Electrical & Computer Engineering     |     Carnegie Mellon

Wednesday, September 1, 1:00 - 2:00pm HH-1112


Jan M. Rabaey
University of California at Berkeley

Disappearing Electronics Enable Ambient Intelligence


Wireless sensor and actuator networks are rapidly gaining majortraction in a wide range of application areas, and are leading to a new computational paradigm, often called "ambient intelligence". To be successful in the commercial arena, it is essential that the individual transceiver nodes are tiny, easily integratable into the environment, and have negligible cost. Most importantly, the nodes must be self-contained in terms of energy via a one-time battery charge or a replenishable supply of energy scavenged from the environment. The good news is that the realization of sub-mW nodes is indeed a possibility through a combination of advanced technology and clever design techniques. However, getting to the cost, size and power numbers needed for a truly ubiquitous deployment, comes with a penalty in reliability. Rather than falling back on traditional reliability enhancing techniques that compromise the energy-efficiency and cost of the individual nodes, a more effective solution is to rely on the unique nature of these networks, that is the ubiquitous availability of nodes.
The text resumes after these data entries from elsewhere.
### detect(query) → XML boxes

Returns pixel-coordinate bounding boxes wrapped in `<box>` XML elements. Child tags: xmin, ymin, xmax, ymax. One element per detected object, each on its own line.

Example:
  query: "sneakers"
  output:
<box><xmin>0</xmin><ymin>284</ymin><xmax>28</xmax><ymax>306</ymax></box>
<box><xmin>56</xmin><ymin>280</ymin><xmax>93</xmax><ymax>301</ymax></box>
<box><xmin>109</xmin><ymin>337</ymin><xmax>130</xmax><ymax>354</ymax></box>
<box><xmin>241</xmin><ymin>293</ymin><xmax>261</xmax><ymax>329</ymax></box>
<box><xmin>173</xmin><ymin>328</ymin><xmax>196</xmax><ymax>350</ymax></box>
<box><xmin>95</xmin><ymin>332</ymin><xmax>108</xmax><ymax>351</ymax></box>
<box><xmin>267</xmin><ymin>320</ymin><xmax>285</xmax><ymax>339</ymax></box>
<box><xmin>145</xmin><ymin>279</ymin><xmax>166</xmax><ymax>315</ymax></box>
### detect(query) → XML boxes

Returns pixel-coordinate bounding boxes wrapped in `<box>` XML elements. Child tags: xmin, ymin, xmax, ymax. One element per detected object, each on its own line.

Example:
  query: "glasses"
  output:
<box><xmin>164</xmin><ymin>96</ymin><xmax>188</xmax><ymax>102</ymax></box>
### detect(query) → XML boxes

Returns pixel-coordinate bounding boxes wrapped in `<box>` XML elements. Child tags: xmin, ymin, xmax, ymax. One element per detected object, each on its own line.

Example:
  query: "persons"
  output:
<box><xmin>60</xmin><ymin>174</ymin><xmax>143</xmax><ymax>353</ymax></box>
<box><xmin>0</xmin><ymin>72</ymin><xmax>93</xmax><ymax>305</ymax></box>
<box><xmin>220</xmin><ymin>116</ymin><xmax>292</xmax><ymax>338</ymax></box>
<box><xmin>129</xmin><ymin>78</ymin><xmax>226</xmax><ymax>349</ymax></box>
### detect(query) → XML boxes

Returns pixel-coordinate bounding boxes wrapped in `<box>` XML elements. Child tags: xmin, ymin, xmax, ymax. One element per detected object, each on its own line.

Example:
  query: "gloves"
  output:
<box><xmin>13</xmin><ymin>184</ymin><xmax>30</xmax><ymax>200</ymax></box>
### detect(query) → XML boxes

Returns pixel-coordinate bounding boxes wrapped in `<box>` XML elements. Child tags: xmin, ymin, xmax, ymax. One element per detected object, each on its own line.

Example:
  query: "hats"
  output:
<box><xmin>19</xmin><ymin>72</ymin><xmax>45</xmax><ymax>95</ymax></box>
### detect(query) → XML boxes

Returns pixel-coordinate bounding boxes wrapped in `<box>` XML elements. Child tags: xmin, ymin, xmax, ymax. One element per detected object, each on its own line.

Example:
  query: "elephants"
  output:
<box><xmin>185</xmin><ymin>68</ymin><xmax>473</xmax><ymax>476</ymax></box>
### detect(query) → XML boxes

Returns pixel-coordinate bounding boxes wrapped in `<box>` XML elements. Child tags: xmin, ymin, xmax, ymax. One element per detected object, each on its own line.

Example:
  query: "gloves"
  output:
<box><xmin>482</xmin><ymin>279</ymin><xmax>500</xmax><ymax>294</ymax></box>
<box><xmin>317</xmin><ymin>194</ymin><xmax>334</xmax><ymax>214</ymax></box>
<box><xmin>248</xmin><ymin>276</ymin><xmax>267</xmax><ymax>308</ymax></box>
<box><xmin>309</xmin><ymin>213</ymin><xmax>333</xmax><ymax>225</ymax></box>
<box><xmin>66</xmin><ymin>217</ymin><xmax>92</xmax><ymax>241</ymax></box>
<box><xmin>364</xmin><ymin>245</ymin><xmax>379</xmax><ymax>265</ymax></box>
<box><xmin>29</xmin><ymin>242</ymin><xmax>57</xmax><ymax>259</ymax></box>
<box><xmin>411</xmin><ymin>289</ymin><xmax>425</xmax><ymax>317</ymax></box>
In this presentation, we will argue that the most natural and robust way of doing so is to explicitly exploit the randomness that is an inherent component of any ad-hoc deployed wireless network.



Jan M. Rabaey received the EE and Ph.D degrees in applied sciences from the Katholieke Universiteit Leuven, Belgium, respectively in 1978 and 1983. From 1983 till 1985, he was connected to the University of California, Berkeley as a Visiting Research Engineer. From 1985 till 1987, he was a research manager at IMEC, Belgium, and in 1987, he joined the faculty of the Electrical Engineering and Computer Science department of the University of California, Berkeley, where he is now holds the Donald O. Pederson Distinguished Professorship. He has been a visiting professor at the University of Pavia (Italy), Waseda University (Japan), Technical University Delft (Netherlands), and Victoria Technical University and the University of New South Wales (Australia). He was the associate chair of the EECS Dept. at Berkeley from 1999 till 2002, and is currently the Scientific co-director of the Berkeley Wireless Research Center (BWRC), as well as the director of the GigaScale Systems Research Center (GSRC). He is an IEEE Fellow.